In secondo luogo, per i penalisti, le leggi penali 'destinate ad incidere sulla viva carne delle persone (imputati e vittime) dovrebbero essere approvate senza ricorrere alla fiducia'. Nel merito, poi, 'delle pene cosi' elevate, con raddoppio insensato dei termini di prescrizione (tempo minimo, salvo l'aumento in caso di interruzione, ventiquattro anni!) sono inconcepibili per un fatto qualificato come colposo'. Ancora, e' stato una grande errore non avere previsto 'una adeguata attenuante ad effetto speciale per chi presta soccorso'. Chi avra' il minimo dubbio che 'il mezzo bicchiere bevuto possa avergli alterato il tasso alcoolemico (e certo non puo' sapere di quanto!) nella maggioranza dei casi fuggira''.

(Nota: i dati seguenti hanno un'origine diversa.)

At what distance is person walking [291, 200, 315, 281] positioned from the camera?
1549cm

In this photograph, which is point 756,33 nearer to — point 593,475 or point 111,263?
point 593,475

Infine, la nuova norma cosi' come presentata 'sembra istituire una sorta di presunzione di colpa e di causalita' fra lo stato di ebbrezza e l'evento lesivo'. 'Ma cosi' non puo' essere, pena lo stravolgimento di tutti i principi fondamentali del sistema penale'. 'L'evento - proseguono i penalisti - deve essere la concretizzazione del rischio specifico insito nella guida in elevato stato di ebbrezza'. 'Occorrera' insomma - conclude la nota - verificare che l'evento lesivo sia dovuto proprio alla incapacita' del conducente di osservare le regole sulla circolazione stradale in ragione dell'alterazione delle sue condizioni psico-fisiche dovute all'ingestione di alcool o stupefacenti'. E' 'inammissibile invece la codificazione di una colpa in re ipsa'.